***** TEXT

Were the 1870s the Real ‘Golden Age’?

The magic era for the cataloguing of British sporting shotguns is 1929-1939. For some reason the 1930s have become known as the non plus ultra; the best decade, the ‘Golden Era’ in which the guns we all love were produced. A 1930s Purdey is the ‘best of the best’: easy to sell, highly sought after.

Regular readers may already have pegged me as something of an iconoclast and I hope they will be tempted to read further, because I am about to argue that ‘conventional wisdom’, to use a dreadful modern phrase, has got it wrong. It is the 1870s, not the 1930s that I have gravitated towards over the last few years and not, I would argue, without good reason.

While the wares of the 1930s gun maker offer us sound investments and beautiful shooting companions, they are expensive and not all of us can afford them. However, I do not think we lose out by looking back another half a century for our guns. Indeed, I think we get proportionately more for our investment of time and cash.

However, before I slur the reputation of the greatest decade of sporting gun production, when the British trade was in its pomp in terms of workmanship and organisation and the technical sophistication of the guns was essentially modern, let us examine further why the 1930s ‘Golden Age’ is seen as such. In socio-economic terms it is an oddity from the very start.

The Wall Street Crash of October 1929 saw a ten-year slump in worldwide economic activity and it took World War Two to herald the end of the period of financial misery that enveloped the majority of the populations of modern industrial nations. So, what was going on that makes the 1930s the supposed acme of sporting gun production in the minds of modern collectors? Why not the far more prosperous 1920s, when more people had more money?

Comparing the decades is interesting; Purdey made 300 guns in 1928 but only 100 a year from 1931-1934, reflecting the dismal times, when many of their craftsmen were sent home due to lack of work. Holland & Holland reduced their working week to thirty hours in 1932. These were hard times for gunmakers. To be fair, not every modern commentator insists on the 1930s as the key decade; David Baker has 1900 as the central point of his book ‘Heyday of the Shotgun’, but the market generally perceives the 1930s as the decade from which to buy, if you can afford to.

Here are some considerations that I believe are material in comparing pre-war guns: 1920s guns were likely to get shot quite a lot. Society was busy being social between the wars and shooting parties were in full swing. All the major developments of the modern shotgun were, by then, in place: single triggers, ejectors, bar-action side-locks of conventional ‘stocked to the fences’ form and enough time had elapsed from the initial developments of the successful patterns of each mechanism and form for them to be perfected and established as a norm. British side-locks have not significantly altered from this norm in the subsequent eighty years. The buyer of a 1995 Purdey would have collected essentially the same gun his grandfather could have walked out of Audley House with in 1925.

**********
***** LISTED RECORDS

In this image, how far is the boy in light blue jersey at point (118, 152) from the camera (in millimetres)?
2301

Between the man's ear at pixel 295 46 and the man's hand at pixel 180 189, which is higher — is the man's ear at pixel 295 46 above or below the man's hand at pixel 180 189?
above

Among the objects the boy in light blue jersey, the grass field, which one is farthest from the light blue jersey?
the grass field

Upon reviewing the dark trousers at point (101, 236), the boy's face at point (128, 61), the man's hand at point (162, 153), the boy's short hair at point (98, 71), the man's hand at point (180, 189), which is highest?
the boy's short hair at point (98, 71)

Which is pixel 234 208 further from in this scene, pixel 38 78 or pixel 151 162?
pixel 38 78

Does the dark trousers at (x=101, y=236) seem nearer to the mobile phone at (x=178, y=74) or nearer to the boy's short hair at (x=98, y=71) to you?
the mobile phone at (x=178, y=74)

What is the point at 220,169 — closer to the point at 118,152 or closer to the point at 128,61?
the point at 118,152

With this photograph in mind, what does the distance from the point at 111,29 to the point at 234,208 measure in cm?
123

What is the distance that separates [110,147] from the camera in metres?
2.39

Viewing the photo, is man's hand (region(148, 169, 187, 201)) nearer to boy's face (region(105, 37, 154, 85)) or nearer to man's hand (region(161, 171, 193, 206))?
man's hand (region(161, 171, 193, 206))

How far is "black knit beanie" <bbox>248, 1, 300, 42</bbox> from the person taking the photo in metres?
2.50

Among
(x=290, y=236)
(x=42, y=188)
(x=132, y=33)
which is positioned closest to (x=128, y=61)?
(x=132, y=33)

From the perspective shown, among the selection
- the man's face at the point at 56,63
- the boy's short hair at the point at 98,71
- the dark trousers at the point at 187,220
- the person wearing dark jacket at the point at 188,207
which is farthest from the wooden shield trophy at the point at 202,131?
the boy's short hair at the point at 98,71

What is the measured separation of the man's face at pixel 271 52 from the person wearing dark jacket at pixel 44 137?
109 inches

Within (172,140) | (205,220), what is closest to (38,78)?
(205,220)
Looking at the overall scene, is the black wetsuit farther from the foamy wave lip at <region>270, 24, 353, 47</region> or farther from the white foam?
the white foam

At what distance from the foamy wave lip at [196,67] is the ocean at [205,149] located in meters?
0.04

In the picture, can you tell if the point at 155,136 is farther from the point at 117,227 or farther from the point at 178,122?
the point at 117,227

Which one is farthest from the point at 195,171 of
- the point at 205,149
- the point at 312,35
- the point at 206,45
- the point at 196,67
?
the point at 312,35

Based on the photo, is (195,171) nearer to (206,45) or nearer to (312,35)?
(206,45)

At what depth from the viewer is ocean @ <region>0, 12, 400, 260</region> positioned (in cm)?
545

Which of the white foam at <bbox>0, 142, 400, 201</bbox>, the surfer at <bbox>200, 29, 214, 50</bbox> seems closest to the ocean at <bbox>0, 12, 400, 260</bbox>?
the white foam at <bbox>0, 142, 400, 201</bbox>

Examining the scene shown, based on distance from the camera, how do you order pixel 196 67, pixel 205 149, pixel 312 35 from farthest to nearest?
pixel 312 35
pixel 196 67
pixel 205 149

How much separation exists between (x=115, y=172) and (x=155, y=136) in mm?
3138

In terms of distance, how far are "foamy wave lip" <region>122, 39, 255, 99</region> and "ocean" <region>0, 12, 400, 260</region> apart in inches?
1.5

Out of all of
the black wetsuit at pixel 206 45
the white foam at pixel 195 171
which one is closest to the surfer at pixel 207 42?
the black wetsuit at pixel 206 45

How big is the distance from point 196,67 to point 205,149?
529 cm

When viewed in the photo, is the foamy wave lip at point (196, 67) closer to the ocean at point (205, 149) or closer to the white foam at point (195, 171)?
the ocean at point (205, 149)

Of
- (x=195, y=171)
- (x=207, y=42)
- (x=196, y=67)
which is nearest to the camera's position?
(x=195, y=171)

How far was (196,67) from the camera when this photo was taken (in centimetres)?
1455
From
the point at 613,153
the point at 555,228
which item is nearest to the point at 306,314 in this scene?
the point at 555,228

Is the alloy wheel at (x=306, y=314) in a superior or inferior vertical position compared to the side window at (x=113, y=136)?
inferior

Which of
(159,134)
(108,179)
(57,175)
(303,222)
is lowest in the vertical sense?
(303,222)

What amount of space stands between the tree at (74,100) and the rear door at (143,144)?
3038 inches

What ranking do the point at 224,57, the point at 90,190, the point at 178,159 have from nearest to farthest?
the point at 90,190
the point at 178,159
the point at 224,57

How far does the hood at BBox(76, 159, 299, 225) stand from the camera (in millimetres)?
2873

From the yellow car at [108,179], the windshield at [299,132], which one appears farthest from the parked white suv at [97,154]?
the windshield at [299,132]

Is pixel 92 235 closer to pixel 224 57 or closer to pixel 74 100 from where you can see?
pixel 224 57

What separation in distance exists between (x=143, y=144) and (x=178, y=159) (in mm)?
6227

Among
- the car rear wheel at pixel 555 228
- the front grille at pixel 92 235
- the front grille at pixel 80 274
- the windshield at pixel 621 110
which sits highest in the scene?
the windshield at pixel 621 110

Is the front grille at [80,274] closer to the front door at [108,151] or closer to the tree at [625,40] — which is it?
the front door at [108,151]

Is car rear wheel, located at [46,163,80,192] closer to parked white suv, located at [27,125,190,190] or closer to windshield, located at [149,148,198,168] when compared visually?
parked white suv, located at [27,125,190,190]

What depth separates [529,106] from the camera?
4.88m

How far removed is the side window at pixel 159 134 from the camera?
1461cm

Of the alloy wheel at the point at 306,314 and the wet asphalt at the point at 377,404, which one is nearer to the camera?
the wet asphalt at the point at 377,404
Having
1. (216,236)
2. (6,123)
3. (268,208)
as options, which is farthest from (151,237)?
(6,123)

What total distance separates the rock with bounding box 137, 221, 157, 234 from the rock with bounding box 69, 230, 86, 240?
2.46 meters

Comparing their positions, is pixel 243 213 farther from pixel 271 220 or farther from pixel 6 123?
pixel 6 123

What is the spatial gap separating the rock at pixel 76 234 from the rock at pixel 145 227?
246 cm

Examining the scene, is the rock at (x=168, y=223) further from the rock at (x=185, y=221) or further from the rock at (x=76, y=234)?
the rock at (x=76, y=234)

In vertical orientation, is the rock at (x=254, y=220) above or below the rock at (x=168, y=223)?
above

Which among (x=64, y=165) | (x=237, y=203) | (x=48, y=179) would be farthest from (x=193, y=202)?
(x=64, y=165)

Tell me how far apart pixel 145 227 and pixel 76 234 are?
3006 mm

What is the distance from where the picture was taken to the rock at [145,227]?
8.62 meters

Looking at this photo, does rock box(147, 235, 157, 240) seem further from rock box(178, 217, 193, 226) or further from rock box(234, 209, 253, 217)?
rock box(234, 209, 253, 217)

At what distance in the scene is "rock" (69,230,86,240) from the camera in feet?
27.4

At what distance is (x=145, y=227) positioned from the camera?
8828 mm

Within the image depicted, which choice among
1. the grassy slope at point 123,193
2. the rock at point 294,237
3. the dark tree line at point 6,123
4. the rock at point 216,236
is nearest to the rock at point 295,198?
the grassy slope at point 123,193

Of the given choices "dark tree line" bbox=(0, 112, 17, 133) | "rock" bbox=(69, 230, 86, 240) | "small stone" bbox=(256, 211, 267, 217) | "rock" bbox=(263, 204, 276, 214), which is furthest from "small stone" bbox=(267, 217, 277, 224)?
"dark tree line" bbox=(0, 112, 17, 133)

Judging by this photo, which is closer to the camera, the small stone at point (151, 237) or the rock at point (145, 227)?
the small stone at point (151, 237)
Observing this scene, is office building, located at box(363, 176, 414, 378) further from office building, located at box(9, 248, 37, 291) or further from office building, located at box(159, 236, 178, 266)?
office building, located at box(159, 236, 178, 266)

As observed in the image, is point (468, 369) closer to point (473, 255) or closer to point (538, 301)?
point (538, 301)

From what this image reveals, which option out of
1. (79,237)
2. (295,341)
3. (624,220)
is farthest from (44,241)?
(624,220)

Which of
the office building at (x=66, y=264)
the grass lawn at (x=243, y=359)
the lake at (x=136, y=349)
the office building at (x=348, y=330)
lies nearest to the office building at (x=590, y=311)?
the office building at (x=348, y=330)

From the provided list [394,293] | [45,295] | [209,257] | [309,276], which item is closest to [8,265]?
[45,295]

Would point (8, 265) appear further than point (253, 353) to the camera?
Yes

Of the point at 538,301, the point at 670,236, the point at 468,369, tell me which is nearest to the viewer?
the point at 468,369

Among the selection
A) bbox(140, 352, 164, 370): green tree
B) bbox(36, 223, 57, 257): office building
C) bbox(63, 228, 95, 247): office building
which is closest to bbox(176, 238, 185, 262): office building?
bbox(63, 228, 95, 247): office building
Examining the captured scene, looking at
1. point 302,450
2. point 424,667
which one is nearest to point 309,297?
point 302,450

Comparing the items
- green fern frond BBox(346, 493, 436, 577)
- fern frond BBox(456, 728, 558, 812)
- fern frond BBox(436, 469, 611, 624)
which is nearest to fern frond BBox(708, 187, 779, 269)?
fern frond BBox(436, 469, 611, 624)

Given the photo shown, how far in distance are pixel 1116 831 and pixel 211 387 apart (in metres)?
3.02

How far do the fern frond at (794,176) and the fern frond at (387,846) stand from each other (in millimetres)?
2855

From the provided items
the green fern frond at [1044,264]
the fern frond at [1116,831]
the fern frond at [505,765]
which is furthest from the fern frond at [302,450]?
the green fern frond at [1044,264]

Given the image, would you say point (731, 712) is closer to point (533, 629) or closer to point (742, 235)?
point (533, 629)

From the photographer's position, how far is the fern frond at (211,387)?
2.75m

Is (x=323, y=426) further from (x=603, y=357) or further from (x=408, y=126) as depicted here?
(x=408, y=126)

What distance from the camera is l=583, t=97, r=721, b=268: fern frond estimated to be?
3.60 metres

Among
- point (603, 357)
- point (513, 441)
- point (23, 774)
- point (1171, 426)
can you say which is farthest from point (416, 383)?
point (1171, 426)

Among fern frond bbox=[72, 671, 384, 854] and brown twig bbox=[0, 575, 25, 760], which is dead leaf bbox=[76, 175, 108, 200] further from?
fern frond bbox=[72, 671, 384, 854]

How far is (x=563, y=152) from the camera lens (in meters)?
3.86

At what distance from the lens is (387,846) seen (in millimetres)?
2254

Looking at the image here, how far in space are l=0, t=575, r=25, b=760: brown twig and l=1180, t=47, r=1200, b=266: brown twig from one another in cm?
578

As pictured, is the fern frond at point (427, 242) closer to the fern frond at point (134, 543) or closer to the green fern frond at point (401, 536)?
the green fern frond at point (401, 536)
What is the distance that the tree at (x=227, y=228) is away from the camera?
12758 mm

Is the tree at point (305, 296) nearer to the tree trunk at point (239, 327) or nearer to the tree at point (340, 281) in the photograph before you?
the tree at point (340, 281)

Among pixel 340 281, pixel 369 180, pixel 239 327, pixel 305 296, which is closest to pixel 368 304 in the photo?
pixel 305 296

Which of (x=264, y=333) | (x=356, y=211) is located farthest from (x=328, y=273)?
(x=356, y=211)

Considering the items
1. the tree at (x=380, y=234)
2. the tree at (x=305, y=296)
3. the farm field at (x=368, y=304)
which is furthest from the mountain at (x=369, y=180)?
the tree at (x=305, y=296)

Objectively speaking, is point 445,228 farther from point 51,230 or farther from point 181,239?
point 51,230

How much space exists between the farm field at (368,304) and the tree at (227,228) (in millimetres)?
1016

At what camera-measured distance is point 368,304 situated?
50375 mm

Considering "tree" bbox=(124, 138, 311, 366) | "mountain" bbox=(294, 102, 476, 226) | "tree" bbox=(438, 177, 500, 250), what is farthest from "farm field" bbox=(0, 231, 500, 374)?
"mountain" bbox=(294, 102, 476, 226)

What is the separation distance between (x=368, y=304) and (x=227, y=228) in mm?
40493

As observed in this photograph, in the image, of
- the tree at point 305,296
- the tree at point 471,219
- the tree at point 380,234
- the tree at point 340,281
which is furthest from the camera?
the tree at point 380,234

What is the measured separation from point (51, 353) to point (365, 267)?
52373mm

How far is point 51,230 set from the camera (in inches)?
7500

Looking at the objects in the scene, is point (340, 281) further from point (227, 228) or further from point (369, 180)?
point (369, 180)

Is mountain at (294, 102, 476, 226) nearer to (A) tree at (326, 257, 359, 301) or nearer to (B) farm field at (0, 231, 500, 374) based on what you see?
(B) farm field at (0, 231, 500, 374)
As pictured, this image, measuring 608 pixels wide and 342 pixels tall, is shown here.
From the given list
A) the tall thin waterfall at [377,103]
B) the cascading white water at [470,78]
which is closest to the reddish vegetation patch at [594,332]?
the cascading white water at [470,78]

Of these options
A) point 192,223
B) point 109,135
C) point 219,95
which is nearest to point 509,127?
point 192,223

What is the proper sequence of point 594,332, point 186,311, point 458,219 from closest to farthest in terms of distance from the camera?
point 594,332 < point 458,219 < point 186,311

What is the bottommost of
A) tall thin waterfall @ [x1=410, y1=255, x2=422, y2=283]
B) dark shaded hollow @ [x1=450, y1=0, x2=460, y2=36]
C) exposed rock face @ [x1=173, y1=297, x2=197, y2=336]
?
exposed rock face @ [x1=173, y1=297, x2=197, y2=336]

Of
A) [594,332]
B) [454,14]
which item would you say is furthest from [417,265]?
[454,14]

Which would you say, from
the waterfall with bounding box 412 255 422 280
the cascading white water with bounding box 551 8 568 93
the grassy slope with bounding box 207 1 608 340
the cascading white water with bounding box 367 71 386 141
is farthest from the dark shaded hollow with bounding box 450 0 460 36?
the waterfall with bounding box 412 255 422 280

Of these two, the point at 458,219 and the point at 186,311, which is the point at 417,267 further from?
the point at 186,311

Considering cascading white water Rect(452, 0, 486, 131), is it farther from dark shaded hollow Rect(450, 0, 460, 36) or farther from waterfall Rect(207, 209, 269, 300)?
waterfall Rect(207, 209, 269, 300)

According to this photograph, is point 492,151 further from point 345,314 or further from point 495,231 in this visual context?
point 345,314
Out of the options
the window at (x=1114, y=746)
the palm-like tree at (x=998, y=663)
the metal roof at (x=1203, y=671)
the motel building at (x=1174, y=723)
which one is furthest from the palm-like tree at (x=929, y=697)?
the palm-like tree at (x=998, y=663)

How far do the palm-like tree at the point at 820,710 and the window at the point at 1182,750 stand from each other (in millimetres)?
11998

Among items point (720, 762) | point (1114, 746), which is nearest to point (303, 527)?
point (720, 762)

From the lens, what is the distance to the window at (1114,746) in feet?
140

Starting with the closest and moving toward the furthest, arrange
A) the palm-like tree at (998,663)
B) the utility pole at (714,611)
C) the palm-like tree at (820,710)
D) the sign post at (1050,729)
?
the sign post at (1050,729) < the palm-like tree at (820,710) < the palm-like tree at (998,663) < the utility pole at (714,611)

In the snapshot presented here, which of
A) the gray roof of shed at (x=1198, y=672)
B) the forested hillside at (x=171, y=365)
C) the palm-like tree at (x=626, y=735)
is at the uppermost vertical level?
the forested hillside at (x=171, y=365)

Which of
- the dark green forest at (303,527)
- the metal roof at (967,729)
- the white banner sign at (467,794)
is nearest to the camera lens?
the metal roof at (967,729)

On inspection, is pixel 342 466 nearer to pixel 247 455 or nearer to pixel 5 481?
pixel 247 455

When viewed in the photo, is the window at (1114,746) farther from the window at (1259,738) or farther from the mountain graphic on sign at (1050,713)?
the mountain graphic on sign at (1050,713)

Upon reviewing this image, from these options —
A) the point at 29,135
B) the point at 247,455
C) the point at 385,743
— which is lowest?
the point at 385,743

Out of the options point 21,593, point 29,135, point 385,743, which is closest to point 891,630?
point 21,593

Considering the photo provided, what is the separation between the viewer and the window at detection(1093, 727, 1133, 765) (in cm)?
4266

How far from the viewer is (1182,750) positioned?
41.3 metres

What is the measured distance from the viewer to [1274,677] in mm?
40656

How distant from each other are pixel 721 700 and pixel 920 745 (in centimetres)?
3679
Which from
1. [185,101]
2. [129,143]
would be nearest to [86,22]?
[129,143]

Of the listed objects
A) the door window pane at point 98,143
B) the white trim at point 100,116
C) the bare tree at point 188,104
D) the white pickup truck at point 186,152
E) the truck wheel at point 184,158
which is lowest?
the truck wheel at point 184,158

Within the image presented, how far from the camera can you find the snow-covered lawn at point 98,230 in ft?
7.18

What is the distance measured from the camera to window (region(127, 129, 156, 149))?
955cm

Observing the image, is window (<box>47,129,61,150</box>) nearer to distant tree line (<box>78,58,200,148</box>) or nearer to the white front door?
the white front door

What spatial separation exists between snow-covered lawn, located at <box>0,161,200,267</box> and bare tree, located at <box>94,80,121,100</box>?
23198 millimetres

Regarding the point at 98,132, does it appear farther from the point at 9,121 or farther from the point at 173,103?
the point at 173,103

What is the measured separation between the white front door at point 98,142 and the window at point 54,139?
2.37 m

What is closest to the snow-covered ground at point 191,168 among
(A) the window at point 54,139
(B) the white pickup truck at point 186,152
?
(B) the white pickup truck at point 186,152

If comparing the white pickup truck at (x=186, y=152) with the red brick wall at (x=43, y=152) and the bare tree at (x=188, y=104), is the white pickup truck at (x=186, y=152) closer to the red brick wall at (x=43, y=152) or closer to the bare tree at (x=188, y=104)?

**********

** JOBS **
• A. Reproduce a passage of the shotgun article word for word, beginning at the words "While the wares" and stopping after "the very start.".
• B. Answer these questions from the shotgun article.
(i) How many guns did Purdey make in 1928?
(ii) In what year did Holland & Holland cut their working week to thirty hours?
(iii) Which decade does the writer say he has gravitated towards over the last few years?
• C. Carry the shotgun article forward with the next part, picking up after its final sentence.

** RESPONSE LIST **
• A.
While the wares of the 1930s gun maker offer us sound investments and beautiful shooting companions, they are expensive and not all of us can afford them. However, I do not think we lose out by looking back another half a century for our guns. Indeed, I think we get proportionately more for our investment of time and cash.

However, before I slur the reputation of the greatest decade of sporting gun production, when the British trade was in its pomp in terms of workmanship and organisation and the technical sophistication of the guns was essentially modern, let us examine further why the 1930s ‘Golden Age’ is seen as such. In socio-economic terms it is an oddity from the very start.

• B.
(i) 300
(ii) 1932
(iii) The 1870s

• C.
In comparison, 1930s guns were often shot much less. While being as technically developed as 1920s guns, they had fewer years of use before their owners had to put them away and fight a war. Many owners never returned and many that did found the austere post-war decades too economically difficult to include much formal shooting. Country houses were being demolished at an alarming rate in the face of post-war dilapidation, dropping agricultural profits, socialist tax policies breaking-up landed estates, as well as a lack of servants to run them. In many cases, heirs to the estates were in short supply, having become wartime casualties. Empire was  shrinking rapidly into Commonwealth and the old days looked to have gone forever. England was past her best and the decline of the old order, its social trappings and conventions appeared to have consigned the sport of shooting to the dustbin of history.

Perhaps the ‘as new’ condition of many 1930s guns has contributed to their modern popularity. A 1936 Purdey or Holland & Holland with relatively few rounds through the mechanism and little chance for rough treatment ticks all the boxes for the modern buyer. It will safely last three or four more generations of fair use and, if kept in current condition, will be a safe haven for whatever funds are sunk into the purchase. Anyone looking for a modern sidelock or boxlock would do well to buy a 1930s example. It will invariably encapsulate all the modern features desired and the visual style and quality of the gun will be conventional and impressive. They certainly compare favourably with later output. Put a 1939 Churchill ‘Hercules’ best boxlock alongside a 1970s version of the same gun and the 1930s gun stands out in every respect.

So what is my point? Well, we have stuck ourselves with the assumption that everyone wants a best London top-lever, side-lock or boxlock ejector. Maybe they do. I don’t. I have had them and loved them and shot everything with them. Then I sold them. To explain why, I want to drift back in time to unveil the work of a slower age, when men in every sizeable town in England worked at their provincial benches by gas light or sunlight and turned out unique guns by their own hand; all different, all the best the man could deliver for the price paid. A time when individuals had their own ideas about what was going to be useful, effective, admired. Specialists existed in the rabbit-warren gun quarter of Birmingham and the surrounding districts, providing components of wonderful quality and hand-made integrity.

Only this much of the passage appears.